*** Excerpted passage
Question-and-Answer Session

Operator

(Operator Instructions) Patrik Setterberg from Nordea is the on line with the question.

Patrik Setterberg – Nordea

Couple of questions from my side. I would start out with the prices on turbines, a couple of your peers has been coming with some positive news on the price side, even indicating that they are stabilizing or slight increasing, are you seeing the same trend in the market as your peers? My second question is regarding your net working capital development in the second half, given that your operational results will improve nicely in the second half and you are still only guiding for minimum 200 million cash flow, free cash flow for the full year, are you assuming that the working capital movements will be more unfavourable in the second half? And then my last question is regarding your equipment business, because the service business is doing really nicely here in the second quarter but you are still loss making on the equipment side, just wondering can you give us a status how the V112 cost overruns is going, should we expect this problem to be more – or improve in the larger degree in the second half compared to what we have seen in the first half?

Marika Fredriksson

Okay, if we start with your first question on the pricing, the pricing is of course very dependent on the market and the product. So it’s hard to say that if the prices are stabilizing across the board, what we showed here in the order backlog for this quarter there is a slight increase compared to Q2 of last year.

And if you look at it, we are not guiding on the net working capital and we have now guided a minimum of 200 million for the year and of course, what we see in the second half of the year is a very high activity level in the group and that of course also gives some risk on the projects being pushed. What I can say is of course that all focus will be – to continue on the growth path when it comes to the net working capital and thereby the improvements that we have delivered so far.

I am not sure that I understand your last question but if you look at the service business, that is of course more stable than the overall product business but we don’t expect a very high cost overruns or we don’t expect cost overruns on the V112.

Operator

David Vos from Barclays Bank is on the line with the question.

David Vos – Barclays

I just have a question on the cash flow development if I can; just if we look forward and we try to assess what a sustainable free cash flow buffer would look like, would it be fair to assume that you would see a material build-up in working capital again as activity levels pick up, say in 2014? That's the first question.

Marika Fredriksson

Well first of all, the sort of management tools we have on the working capital of course, we don’t expect it to – we expect – let’s put it this way we expect that we can control the net working capital, there will be fluctuations in the quarter depending on the activity level but we have done a lot of improvements that are very embedded in the way we operate going forward. So we don’t expect that to be uncontrollable.

David Vos – Barclays

And could you give us an idea of those improvements? Because if I look at -- for example, payables have gone up, what does that indicate? Your receivables have gone down quite significantly. How have you been able to achieve that? And if you could particularly kind of give us a sense of what you would expect inventory levels to be going forward that would be really helpful.
******
List every person named in the earnings call transcript, and give the organization attached to each name where the transcript states one. The material placed after the transcript has no connection to it.
*** Extracted records
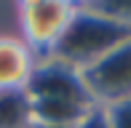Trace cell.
<instances>
[{
	"mask_svg": "<svg viewBox=\"0 0 131 128\" xmlns=\"http://www.w3.org/2000/svg\"><path fill=\"white\" fill-rule=\"evenodd\" d=\"M78 14L72 0H21L14 3V30L38 59L53 56L59 40Z\"/></svg>",
	"mask_w": 131,
	"mask_h": 128,
	"instance_id": "cell-2",
	"label": "cell"
},
{
	"mask_svg": "<svg viewBox=\"0 0 131 128\" xmlns=\"http://www.w3.org/2000/svg\"><path fill=\"white\" fill-rule=\"evenodd\" d=\"M32 104L27 91H0V128H27Z\"/></svg>",
	"mask_w": 131,
	"mask_h": 128,
	"instance_id": "cell-6",
	"label": "cell"
},
{
	"mask_svg": "<svg viewBox=\"0 0 131 128\" xmlns=\"http://www.w3.org/2000/svg\"><path fill=\"white\" fill-rule=\"evenodd\" d=\"M29 101H64V104H83L96 107L83 85L80 69L59 61L56 56L40 59L32 72V80L27 85Z\"/></svg>",
	"mask_w": 131,
	"mask_h": 128,
	"instance_id": "cell-4",
	"label": "cell"
},
{
	"mask_svg": "<svg viewBox=\"0 0 131 128\" xmlns=\"http://www.w3.org/2000/svg\"><path fill=\"white\" fill-rule=\"evenodd\" d=\"M72 128H110V120H107L104 107H94V109H88V112L83 115V118H80Z\"/></svg>",
	"mask_w": 131,
	"mask_h": 128,
	"instance_id": "cell-8",
	"label": "cell"
},
{
	"mask_svg": "<svg viewBox=\"0 0 131 128\" xmlns=\"http://www.w3.org/2000/svg\"><path fill=\"white\" fill-rule=\"evenodd\" d=\"M110 128H131V99L126 101H118L112 107H104Z\"/></svg>",
	"mask_w": 131,
	"mask_h": 128,
	"instance_id": "cell-7",
	"label": "cell"
},
{
	"mask_svg": "<svg viewBox=\"0 0 131 128\" xmlns=\"http://www.w3.org/2000/svg\"><path fill=\"white\" fill-rule=\"evenodd\" d=\"M83 85L96 107H112L131 99V37L123 40L107 56L80 69Z\"/></svg>",
	"mask_w": 131,
	"mask_h": 128,
	"instance_id": "cell-3",
	"label": "cell"
},
{
	"mask_svg": "<svg viewBox=\"0 0 131 128\" xmlns=\"http://www.w3.org/2000/svg\"><path fill=\"white\" fill-rule=\"evenodd\" d=\"M38 56L14 30L0 32V91H27Z\"/></svg>",
	"mask_w": 131,
	"mask_h": 128,
	"instance_id": "cell-5",
	"label": "cell"
},
{
	"mask_svg": "<svg viewBox=\"0 0 131 128\" xmlns=\"http://www.w3.org/2000/svg\"><path fill=\"white\" fill-rule=\"evenodd\" d=\"M128 37V24L104 14L102 8H96V3H78V14L67 27L64 37L59 40L53 56L75 69H86Z\"/></svg>",
	"mask_w": 131,
	"mask_h": 128,
	"instance_id": "cell-1",
	"label": "cell"
}]
</instances>
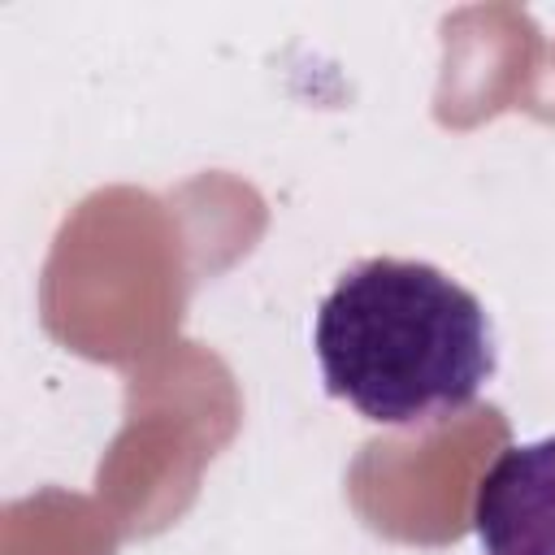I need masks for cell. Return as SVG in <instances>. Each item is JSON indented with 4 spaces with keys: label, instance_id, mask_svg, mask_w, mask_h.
<instances>
[{
    "label": "cell",
    "instance_id": "1",
    "mask_svg": "<svg viewBox=\"0 0 555 555\" xmlns=\"http://www.w3.org/2000/svg\"><path fill=\"white\" fill-rule=\"evenodd\" d=\"M325 390L373 425H425L464 412L499 369L481 299L425 260L351 264L312 325Z\"/></svg>",
    "mask_w": 555,
    "mask_h": 555
},
{
    "label": "cell",
    "instance_id": "2",
    "mask_svg": "<svg viewBox=\"0 0 555 555\" xmlns=\"http://www.w3.org/2000/svg\"><path fill=\"white\" fill-rule=\"evenodd\" d=\"M481 555H555V434L507 447L473 499Z\"/></svg>",
    "mask_w": 555,
    "mask_h": 555
}]
</instances>
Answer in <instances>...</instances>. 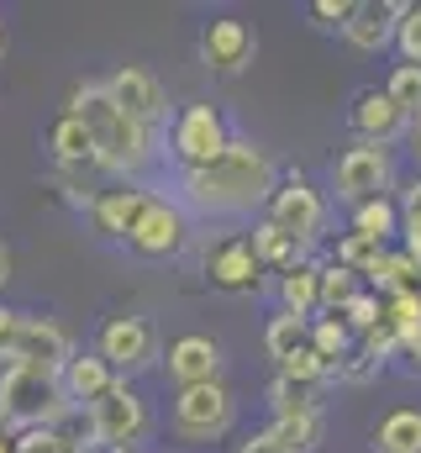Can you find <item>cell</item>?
Here are the masks:
<instances>
[{
  "label": "cell",
  "instance_id": "obj_1",
  "mask_svg": "<svg viewBox=\"0 0 421 453\" xmlns=\"http://www.w3.org/2000/svg\"><path fill=\"white\" fill-rule=\"evenodd\" d=\"M274 185H279L274 158H269L258 142L232 137L216 164L180 174V206H190V211H201V217H242V211L269 206Z\"/></svg>",
  "mask_w": 421,
  "mask_h": 453
},
{
  "label": "cell",
  "instance_id": "obj_2",
  "mask_svg": "<svg viewBox=\"0 0 421 453\" xmlns=\"http://www.w3.org/2000/svg\"><path fill=\"white\" fill-rule=\"evenodd\" d=\"M69 116L85 121V132L96 142V164L105 174H137L153 158V132L137 127L126 111H116L101 80H85L69 90Z\"/></svg>",
  "mask_w": 421,
  "mask_h": 453
},
{
  "label": "cell",
  "instance_id": "obj_3",
  "mask_svg": "<svg viewBox=\"0 0 421 453\" xmlns=\"http://www.w3.org/2000/svg\"><path fill=\"white\" fill-rule=\"evenodd\" d=\"M64 406H69L64 369H42V364H11V369H0V433L16 438V433L48 427Z\"/></svg>",
  "mask_w": 421,
  "mask_h": 453
},
{
  "label": "cell",
  "instance_id": "obj_4",
  "mask_svg": "<svg viewBox=\"0 0 421 453\" xmlns=\"http://www.w3.org/2000/svg\"><path fill=\"white\" fill-rule=\"evenodd\" d=\"M85 411H90L96 449H105V453L142 449V443H148V433H153V411H148V401H142L126 380H116L101 401H90Z\"/></svg>",
  "mask_w": 421,
  "mask_h": 453
},
{
  "label": "cell",
  "instance_id": "obj_5",
  "mask_svg": "<svg viewBox=\"0 0 421 453\" xmlns=\"http://www.w3.org/2000/svg\"><path fill=\"white\" fill-rule=\"evenodd\" d=\"M390 185H395V164H390V148H379V142H353V148L332 164V190H337L348 206L385 201Z\"/></svg>",
  "mask_w": 421,
  "mask_h": 453
},
{
  "label": "cell",
  "instance_id": "obj_6",
  "mask_svg": "<svg viewBox=\"0 0 421 453\" xmlns=\"http://www.w3.org/2000/svg\"><path fill=\"white\" fill-rule=\"evenodd\" d=\"M237 422V395L210 380V385H190L174 395V433L180 438H195V443H210V438H226Z\"/></svg>",
  "mask_w": 421,
  "mask_h": 453
},
{
  "label": "cell",
  "instance_id": "obj_7",
  "mask_svg": "<svg viewBox=\"0 0 421 453\" xmlns=\"http://www.w3.org/2000/svg\"><path fill=\"white\" fill-rule=\"evenodd\" d=\"M185 242H190V217H185V206L148 196L137 226L126 232V248H132L137 258H174V253H185Z\"/></svg>",
  "mask_w": 421,
  "mask_h": 453
},
{
  "label": "cell",
  "instance_id": "obj_8",
  "mask_svg": "<svg viewBox=\"0 0 421 453\" xmlns=\"http://www.w3.org/2000/svg\"><path fill=\"white\" fill-rule=\"evenodd\" d=\"M96 353L116 369V380H126V374H142L158 364V333L142 317H111L96 338Z\"/></svg>",
  "mask_w": 421,
  "mask_h": 453
},
{
  "label": "cell",
  "instance_id": "obj_9",
  "mask_svg": "<svg viewBox=\"0 0 421 453\" xmlns=\"http://www.w3.org/2000/svg\"><path fill=\"white\" fill-rule=\"evenodd\" d=\"M232 132H226V116L216 106H185L174 116V158H180V174L185 169H206L226 153Z\"/></svg>",
  "mask_w": 421,
  "mask_h": 453
},
{
  "label": "cell",
  "instance_id": "obj_10",
  "mask_svg": "<svg viewBox=\"0 0 421 453\" xmlns=\"http://www.w3.org/2000/svg\"><path fill=\"white\" fill-rule=\"evenodd\" d=\"M269 222L285 226L290 237H301L306 248H311L316 237H321V226H326V201H321V190H316L311 180H301V174H285L279 185H274V196H269Z\"/></svg>",
  "mask_w": 421,
  "mask_h": 453
},
{
  "label": "cell",
  "instance_id": "obj_11",
  "mask_svg": "<svg viewBox=\"0 0 421 453\" xmlns=\"http://www.w3.org/2000/svg\"><path fill=\"white\" fill-rule=\"evenodd\" d=\"M101 85H105V96H111V106L126 111L137 127H148V132L169 116V96H164V85H158L148 69H137V64H121L116 74H105Z\"/></svg>",
  "mask_w": 421,
  "mask_h": 453
},
{
  "label": "cell",
  "instance_id": "obj_12",
  "mask_svg": "<svg viewBox=\"0 0 421 453\" xmlns=\"http://www.w3.org/2000/svg\"><path fill=\"white\" fill-rule=\"evenodd\" d=\"M74 358V342L69 333L53 322V317H27L21 311V322H16V338L5 348V369L11 364H42V369H64Z\"/></svg>",
  "mask_w": 421,
  "mask_h": 453
},
{
  "label": "cell",
  "instance_id": "obj_13",
  "mask_svg": "<svg viewBox=\"0 0 421 453\" xmlns=\"http://www.w3.org/2000/svg\"><path fill=\"white\" fill-rule=\"evenodd\" d=\"M253 48H258L253 27L237 21V16H216L201 32V64H206L210 74H242L253 64Z\"/></svg>",
  "mask_w": 421,
  "mask_h": 453
},
{
  "label": "cell",
  "instance_id": "obj_14",
  "mask_svg": "<svg viewBox=\"0 0 421 453\" xmlns=\"http://www.w3.org/2000/svg\"><path fill=\"white\" fill-rule=\"evenodd\" d=\"M169 380H174L180 390L221 380V342L206 338V333H185V338H174L169 342Z\"/></svg>",
  "mask_w": 421,
  "mask_h": 453
},
{
  "label": "cell",
  "instance_id": "obj_15",
  "mask_svg": "<svg viewBox=\"0 0 421 453\" xmlns=\"http://www.w3.org/2000/svg\"><path fill=\"white\" fill-rule=\"evenodd\" d=\"M258 253H253V242L248 237H226V242H216V253L206 258V274L216 290H226V296H248L253 285H258Z\"/></svg>",
  "mask_w": 421,
  "mask_h": 453
},
{
  "label": "cell",
  "instance_id": "obj_16",
  "mask_svg": "<svg viewBox=\"0 0 421 453\" xmlns=\"http://www.w3.org/2000/svg\"><path fill=\"white\" fill-rule=\"evenodd\" d=\"M348 121H353V132H358V142H379V148H390L401 132H406V121L411 116L401 111L385 90H364L358 101H353V111H348Z\"/></svg>",
  "mask_w": 421,
  "mask_h": 453
},
{
  "label": "cell",
  "instance_id": "obj_17",
  "mask_svg": "<svg viewBox=\"0 0 421 453\" xmlns=\"http://www.w3.org/2000/svg\"><path fill=\"white\" fill-rule=\"evenodd\" d=\"M142 206H148V190L121 185V190H101V196H90L85 217H90V226H96L101 237H121V242H126V232L137 226Z\"/></svg>",
  "mask_w": 421,
  "mask_h": 453
},
{
  "label": "cell",
  "instance_id": "obj_18",
  "mask_svg": "<svg viewBox=\"0 0 421 453\" xmlns=\"http://www.w3.org/2000/svg\"><path fill=\"white\" fill-rule=\"evenodd\" d=\"M401 11H406V5H353V16H348V27H342L348 48H358V53H385V48L395 42Z\"/></svg>",
  "mask_w": 421,
  "mask_h": 453
},
{
  "label": "cell",
  "instance_id": "obj_19",
  "mask_svg": "<svg viewBox=\"0 0 421 453\" xmlns=\"http://www.w3.org/2000/svg\"><path fill=\"white\" fill-rule=\"evenodd\" d=\"M111 385H116V369L105 364L101 353H74V358L64 364V395H69L74 406H90V401H101Z\"/></svg>",
  "mask_w": 421,
  "mask_h": 453
},
{
  "label": "cell",
  "instance_id": "obj_20",
  "mask_svg": "<svg viewBox=\"0 0 421 453\" xmlns=\"http://www.w3.org/2000/svg\"><path fill=\"white\" fill-rule=\"evenodd\" d=\"M279 311L306 317V322L321 311V264L306 258V264H295V269L279 274Z\"/></svg>",
  "mask_w": 421,
  "mask_h": 453
},
{
  "label": "cell",
  "instance_id": "obj_21",
  "mask_svg": "<svg viewBox=\"0 0 421 453\" xmlns=\"http://www.w3.org/2000/svg\"><path fill=\"white\" fill-rule=\"evenodd\" d=\"M48 153H53L64 169H85V164H96V142H90L85 121H80V116H69V111L48 127Z\"/></svg>",
  "mask_w": 421,
  "mask_h": 453
},
{
  "label": "cell",
  "instance_id": "obj_22",
  "mask_svg": "<svg viewBox=\"0 0 421 453\" xmlns=\"http://www.w3.org/2000/svg\"><path fill=\"white\" fill-rule=\"evenodd\" d=\"M248 242H253L258 264H269V269H279V274H285V269H295V264H306V242H301V237H290L285 226H274L269 217L253 226V237H248Z\"/></svg>",
  "mask_w": 421,
  "mask_h": 453
},
{
  "label": "cell",
  "instance_id": "obj_23",
  "mask_svg": "<svg viewBox=\"0 0 421 453\" xmlns=\"http://www.w3.org/2000/svg\"><path fill=\"white\" fill-rule=\"evenodd\" d=\"M269 411H274V422H285V417H321V390L274 374V385H269Z\"/></svg>",
  "mask_w": 421,
  "mask_h": 453
},
{
  "label": "cell",
  "instance_id": "obj_24",
  "mask_svg": "<svg viewBox=\"0 0 421 453\" xmlns=\"http://www.w3.org/2000/svg\"><path fill=\"white\" fill-rule=\"evenodd\" d=\"M374 453H421V411L401 406L374 427Z\"/></svg>",
  "mask_w": 421,
  "mask_h": 453
},
{
  "label": "cell",
  "instance_id": "obj_25",
  "mask_svg": "<svg viewBox=\"0 0 421 453\" xmlns=\"http://www.w3.org/2000/svg\"><path fill=\"white\" fill-rule=\"evenodd\" d=\"M306 342H311V322H306V317H290V311L269 317V327H264V348H269V358H274V364L295 358Z\"/></svg>",
  "mask_w": 421,
  "mask_h": 453
},
{
  "label": "cell",
  "instance_id": "obj_26",
  "mask_svg": "<svg viewBox=\"0 0 421 453\" xmlns=\"http://www.w3.org/2000/svg\"><path fill=\"white\" fill-rule=\"evenodd\" d=\"M353 232H358V237H374V242H390V237L401 232V206H395L390 196L353 206Z\"/></svg>",
  "mask_w": 421,
  "mask_h": 453
},
{
  "label": "cell",
  "instance_id": "obj_27",
  "mask_svg": "<svg viewBox=\"0 0 421 453\" xmlns=\"http://www.w3.org/2000/svg\"><path fill=\"white\" fill-rule=\"evenodd\" d=\"M369 280H374L385 296H395V290H421V264L411 253H390V248H385V258L369 269Z\"/></svg>",
  "mask_w": 421,
  "mask_h": 453
},
{
  "label": "cell",
  "instance_id": "obj_28",
  "mask_svg": "<svg viewBox=\"0 0 421 453\" xmlns=\"http://www.w3.org/2000/svg\"><path fill=\"white\" fill-rule=\"evenodd\" d=\"M311 348L332 364V369H342V358H348V348H353V333H348L337 317H311Z\"/></svg>",
  "mask_w": 421,
  "mask_h": 453
},
{
  "label": "cell",
  "instance_id": "obj_29",
  "mask_svg": "<svg viewBox=\"0 0 421 453\" xmlns=\"http://www.w3.org/2000/svg\"><path fill=\"white\" fill-rule=\"evenodd\" d=\"M353 296H358V274H353V269H342L337 258H332V264H321V311L332 317V311H342Z\"/></svg>",
  "mask_w": 421,
  "mask_h": 453
},
{
  "label": "cell",
  "instance_id": "obj_30",
  "mask_svg": "<svg viewBox=\"0 0 421 453\" xmlns=\"http://www.w3.org/2000/svg\"><path fill=\"white\" fill-rule=\"evenodd\" d=\"M385 327H395V338H417L421 333V290L385 296Z\"/></svg>",
  "mask_w": 421,
  "mask_h": 453
},
{
  "label": "cell",
  "instance_id": "obj_31",
  "mask_svg": "<svg viewBox=\"0 0 421 453\" xmlns=\"http://www.w3.org/2000/svg\"><path fill=\"white\" fill-rule=\"evenodd\" d=\"M269 433H274L290 453H316L321 449V417H285V422H269Z\"/></svg>",
  "mask_w": 421,
  "mask_h": 453
},
{
  "label": "cell",
  "instance_id": "obj_32",
  "mask_svg": "<svg viewBox=\"0 0 421 453\" xmlns=\"http://www.w3.org/2000/svg\"><path fill=\"white\" fill-rule=\"evenodd\" d=\"M385 96L406 116H421V64H395L390 80H385Z\"/></svg>",
  "mask_w": 421,
  "mask_h": 453
},
{
  "label": "cell",
  "instance_id": "obj_33",
  "mask_svg": "<svg viewBox=\"0 0 421 453\" xmlns=\"http://www.w3.org/2000/svg\"><path fill=\"white\" fill-rule=\"evenodd\" d=\"M332 317H337V322H342L353 338H364L369 327H379V317H385V301H379V296H369V290H358V296H353L342 311H332Z\"/></svg>",
  "mask_w": 421,
  "mask_h": 453
},
{
  "label": "cell",
  "instance_id": "obj_34",
  "mask_svg": "<svg viewBox=\"0 0 421 453\" xmlns=\"http://www.w3.org/2000/svg\"><path fill=\"white\" fill-rule=\"evenodd\" d=\"M379 258H385V242H374V237L348 232V237L337 242V264H342V269H353V274H369Z\"/></svg>",
  "mask_w": 421,
  "mask_h": 453
},
{
  "label": "cell",
  "instance_id": "obj_35",
  "mask_svg": "<svg viewBox=\"0 0 421 453\" xmlns=\"http://www.w3.org/2000/svg\"><path fill=\"white\" fill-rule=\"evenodd\" d=\"M279 374H285V380H301V385H316V390H321V385L332 380V364H326V358L316 353L311 342H306L295 358H285V364H279Z\"/></svg>",
  "mask_w": 421,
  "mask_h": 453
},
{
  "label": "cell",
  "instance_id": "obj_36",
  "mask_svg": "<svg viewBox=\"0 0 421 453\" xmlns=\"http://www.w3.org/2000/svg\"><path fill=\"white\" fill-rule=\"evenodd\" d=\"M395 48H401V58H406V64H421V5H406V11H401Z\"/></svg>",
  "mask_w": 421,
  "mask_h": 453
},
{
  "label": "cell",
  "instance_id": "obj_37",
  "mask_svg": "<svg viewBox=\"0 0 421 453\" xmlns=\"http://www.w3.org/2000/svg\"><path fill=\"white\" fill-rule=\"evenodd\" d=\"M11 453H69V449H64V438L53 427H32V433H16Z\"/></svg>",
  "mask_w": 421,
  "mask_h": 453
},
{
  "label": "cell",
  "instance_id": "obj_38",
  "mask_svg": "<svg viewBox=\"0 0 421 453\" xmlns=\"http://www.w3.org/2000/svg\"><path fill=\"white\" fill-rule=\"evenodd\" d=\"M311 16L321 21V27H348L353 0H311Z\"/></svg>",
  "mask_w": 421,
  "mask_h": 453
},
{
  "label": "cell",
  "instance_id": "obj_39",
  "mask_svg": "<svg viewBox=\"0 0 421 453\" xmlns=\"http://www.w3.org/2000/svg\"><path fill=\"white\" fill-rule=\"evenodd\" d=\"M401 237H406L401 253H411V258L421 264V211H406V206H401Z\"/></svg>",
  "mask_w": 421,
  "mask_h": 453
},
{
  "label": "cell",
  "instance_id": "obj_40",
  "mask_svg": "<svg viewBox=\"0 0 421 453\" xmlns=\"http://www.w3.org/2000/svg\"><path fill=\"white\" fill-rule=\"evenodd\" d=\"M237 453H290V449H285V443H279V438H274V433L264 427V433L242 438V443H237Z\"/></svg>",
  "mask_w": 421,
  "mask_h": 453
},
{
  "label": "cell",
  "instance_id": "obj_41",
  "mask_svg": "<svg viewBox=\"0 0 421 453\" xmlns=\"http://www.w3.org/2000/svg\"><path fill=\"white\" fill-rule=\"evenodd\" d=\"M16 322H21V311L0 306V364H5V348H11V338H16Z\"/></svg>",
  "mask_w": 421,
  "mask_h": 453
},
{
  "label": "cell",
  "instance_id": "obj_42",
  "mask_svg": "<svg viewBox=\"0 0 421 453\" xmlns=\"http://www.w3.org/2000/svg\"><path fill=\"white\" fill-rule=\"evenodd\" d=\"M5 280H11V253H5V242H0V290H5Z\"/></svg>",
  "mask_w": 421,
  "mask_h": 453
},
{
  "label": "cell",
  "instance_id": "obj_43",
  "mask_svg": "<svg viewBox=\"0 0 421 453\" xmlns=\"http://www.w3.org/2000/svg\"><path fill=\"white\" fill-rule=\"evenodd\" d=\"M411 153H417V164H421V116L411 121Z\"/></svg>",
  "mask_w": 421,
  "mask_h": 453
},
{
  "label": "cell",
  "instance_id": "obj_44",
  "mask_svg": "<svg viewBox=\"0 0 421 453\" xmlns=\"http://www.w3.org/2000/svg\"><path fill=\"white\" fill-rule=\"evenodd\" d=\"M406 211H421V180L411 185V196H406Z\"/></svg>",
  "mask_w": 421,
  "mask_h": 453
},
{
  "label": "cell",
  "instance_id": "obj_45",
  "mask_svg": "<svg viewBox=\"0 0 421 453\" xmlns=\"http://www.w3.org/2000/svg\"><path fill=\"white\" fill-rule=\"evenodd\" d=\"M11 443H16V438H11V433H0V453H11Z\"/></svg>",
  "mask_w": 421,
  "mask_h": 453
},
{
  "label": "cell",
  "instance_id": "obj_46",
  "mask_svg": "<svg viewBox=\"0 0 421 453\" xmlns=\"http://www.w3.org/2000/svg\"><path fill=\"white\" fill-rule=\"evenodd\" d=\"M0 53H5V27H0Z\"/></svg>",
  "mask_w": 421,
  "mask_h": 453
},
{
  "label": "cell",
  "instance_id": "obj_47",
  "mask_svg": "<svg viewBox=\"0 0 421 453\" xmlns=\"http://www.w3.org/2000/svg\"><path fill=\"white\" fill-rule=\"evenodd\" d=\"M132 453H142V449H132Z\"/></svg>",
  "mask_w": 421,
  "mask_h": 453
}]
</instances>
******
▶ [Task output]:
- Patrik Setterberg (Nordea)
- Marika Fredriksson
- David Vos (Barclays Bank)